Pentagon Inspector General Derek Vander Schaaf last week noted that new procurement fraud cases opened by the Defense Department’s criminal investigative service surged to 995 last year from just 282 a decade ago.
“We have turned ourselves into the most effective investigative organization in the country in terms of procurement fraud,” Vander Schaaf said. “That is our specialty.”
Debarment and suspension proceedings have been growing in recent years and in 1992 reached a plateau of about 1,400 involving both companies and individuals. The ranks of the debarred is a kind of rogues gallery, involving mostly small mom-and-pop contractors and convicted con artists.
Last year, for example, a meatpacker was debarred for paying bribes to Pentagon inspectors in an effort to pass off tainted pork and spoiled dairy products destined to feed military troops.
But the defense industry says enforcement has grown too rough and that the Pentagon has unfairly made regular business disputes subject to criminal sanctions.
“I don’t know how much tougher they could be than they already have been in the last six or seven years,” said Tim Hatch, a Gibson, Dunn & Crutcher attorney who has represented defense firms. “The Defense Logistics Agency and Janet Cook (who imposed the Teledyne debarment) have a longstanding reputation of being very stringent and very harsh in enforcement.”
The amount of oversight imposed on contractors has become an unacceptable burden, Loral Chairman Bernard L. Schwartz said in a speech to top Pentagon procurement officials in Williamsburg, Va., last week.
“We need to discard the Cold War mentality that preyed on industry, heaped oversight upon oversight, audit upon audit, ordered test after test, over-specified virtually everything and spent money like there was no tomorrow,” he said.
Los Angeles-based Teledyne pleaded guilty last year to improperly testing nine million electronic components that went into a wide variety of weapons, ranging from missiles to ships.
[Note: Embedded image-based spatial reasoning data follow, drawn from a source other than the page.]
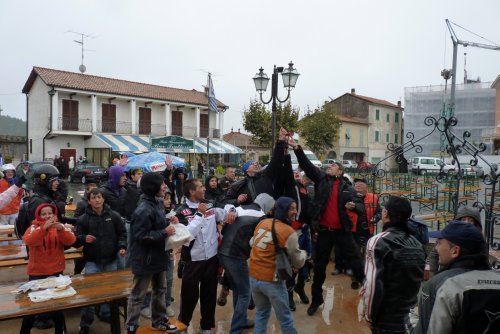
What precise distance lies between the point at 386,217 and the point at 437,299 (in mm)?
1134

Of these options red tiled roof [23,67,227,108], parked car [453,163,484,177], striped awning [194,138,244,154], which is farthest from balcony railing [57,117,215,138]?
parked car [453,163,484,177]

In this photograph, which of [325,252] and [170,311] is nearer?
[170,311]

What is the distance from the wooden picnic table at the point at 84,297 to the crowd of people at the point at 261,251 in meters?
0.20

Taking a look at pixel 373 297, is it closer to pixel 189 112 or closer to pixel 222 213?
pixel 222 213

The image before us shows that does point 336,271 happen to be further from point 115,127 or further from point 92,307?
point 115,127

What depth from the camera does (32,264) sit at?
396cm

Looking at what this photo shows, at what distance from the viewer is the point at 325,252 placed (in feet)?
16.1

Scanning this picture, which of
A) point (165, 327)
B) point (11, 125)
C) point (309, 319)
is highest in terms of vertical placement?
point (11, 125)

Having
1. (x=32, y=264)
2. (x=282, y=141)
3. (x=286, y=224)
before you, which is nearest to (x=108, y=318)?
(x=32, y=264)

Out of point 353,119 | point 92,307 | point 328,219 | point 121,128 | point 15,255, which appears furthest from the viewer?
point 353,119

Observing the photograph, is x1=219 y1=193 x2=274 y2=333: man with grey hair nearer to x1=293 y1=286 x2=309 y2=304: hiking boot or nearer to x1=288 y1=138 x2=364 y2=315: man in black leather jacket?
x1=288 y1=138 x2=364 y2=315: man in black leather jacket

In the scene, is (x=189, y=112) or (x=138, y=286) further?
(x=189, y=112)

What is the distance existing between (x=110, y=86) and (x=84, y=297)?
31.0m

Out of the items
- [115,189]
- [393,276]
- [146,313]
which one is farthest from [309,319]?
[115,189]
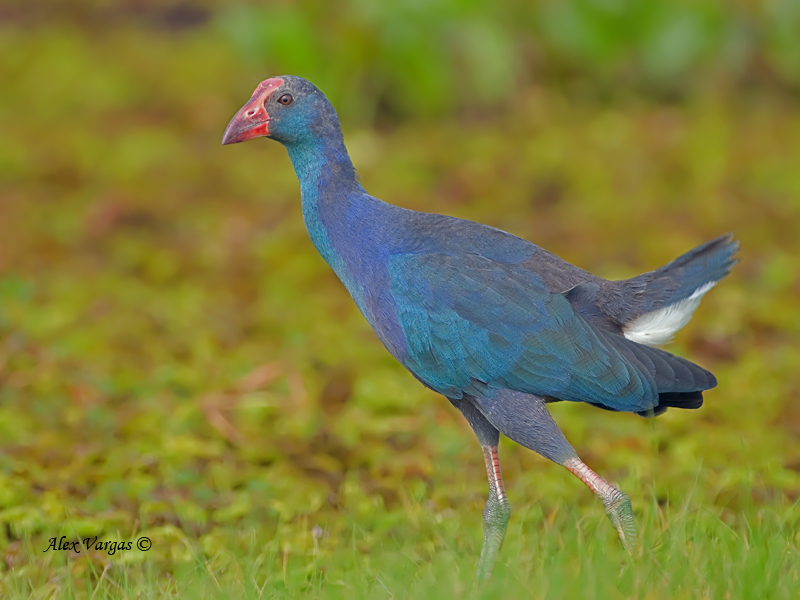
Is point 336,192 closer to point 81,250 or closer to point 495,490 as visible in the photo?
point 495,490

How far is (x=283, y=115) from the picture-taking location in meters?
3.12

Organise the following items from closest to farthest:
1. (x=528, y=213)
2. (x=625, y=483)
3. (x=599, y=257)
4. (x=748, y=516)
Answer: (x=748, y=516) < (x=625, y=483) < (x=599, y=257) < (x=528, y=213)

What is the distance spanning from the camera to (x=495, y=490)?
3.11 metres

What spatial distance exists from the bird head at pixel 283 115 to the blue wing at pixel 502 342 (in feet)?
1.74

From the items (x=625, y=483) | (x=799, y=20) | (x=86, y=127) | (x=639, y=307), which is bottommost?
(x=625, y=483)

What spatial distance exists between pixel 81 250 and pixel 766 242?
3.97 m

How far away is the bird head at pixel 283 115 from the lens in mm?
3117

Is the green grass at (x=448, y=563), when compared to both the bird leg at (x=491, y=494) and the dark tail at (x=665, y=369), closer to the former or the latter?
the bird leg at (x=491, y=494)

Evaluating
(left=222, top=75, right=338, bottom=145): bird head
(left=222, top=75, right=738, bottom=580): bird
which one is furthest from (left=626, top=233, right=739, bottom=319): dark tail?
(left=222, top=75, right=338, bottom=145): bird head

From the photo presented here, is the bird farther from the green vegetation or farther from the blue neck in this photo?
the green vegetation

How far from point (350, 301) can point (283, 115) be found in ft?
8.35

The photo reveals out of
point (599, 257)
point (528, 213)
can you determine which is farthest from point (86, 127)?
point (599, 257)

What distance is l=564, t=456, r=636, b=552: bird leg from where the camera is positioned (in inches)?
113

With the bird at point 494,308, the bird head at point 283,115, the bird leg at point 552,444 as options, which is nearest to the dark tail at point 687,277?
the bird at point 494,308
The resulting debarment will shut off future contracts to Teledyne Relays for a year.
“We believe this was an unjustified action,” Teledyne spokesman Berkley Baker said. “These problems predated July, 1992. It isn’t a current situation. There aren’t any product problems, any quality problems, any testing problems. And meanwhile people have lost their jobs and will continue to lose their jobs.”
In an interview earlier this month, Teledyne Chairman William Rutledge said the firm has significantly improved its ethics program and its efforts to comply with procurement regulations.
But the debarment order issued contends that Teledyne’s execution of that ethics program was “nonexistent” in some areas and that the firm had refused to pay restitution for the improper testing.
Moreover, the order says the firm’s ethic problem “provides a basis for the debarment” of the entire corporation, a step the Pentagon “will continue to review.”
The tougher attitude at the department reflects the more aggressive efforts by the Pentagon’s inspector general and the Department of Justice to weed out fraud, officials said.
“I don’t know if we would have taken this debarment action against Teledyne five years ago,” said the official, who requested anonymity.
But Larry Wilson, spokesman for the Defense Logistics Agency, said the debarment does not signal a tougher enforcement policy compared to the last two or three years. Rather, he said, it was based on the facts in the case.
Nonetheless, the Defense Department official said, “I hope it is a wake-up call to the industry of how serious it is if you keep getting convicted of fraud.”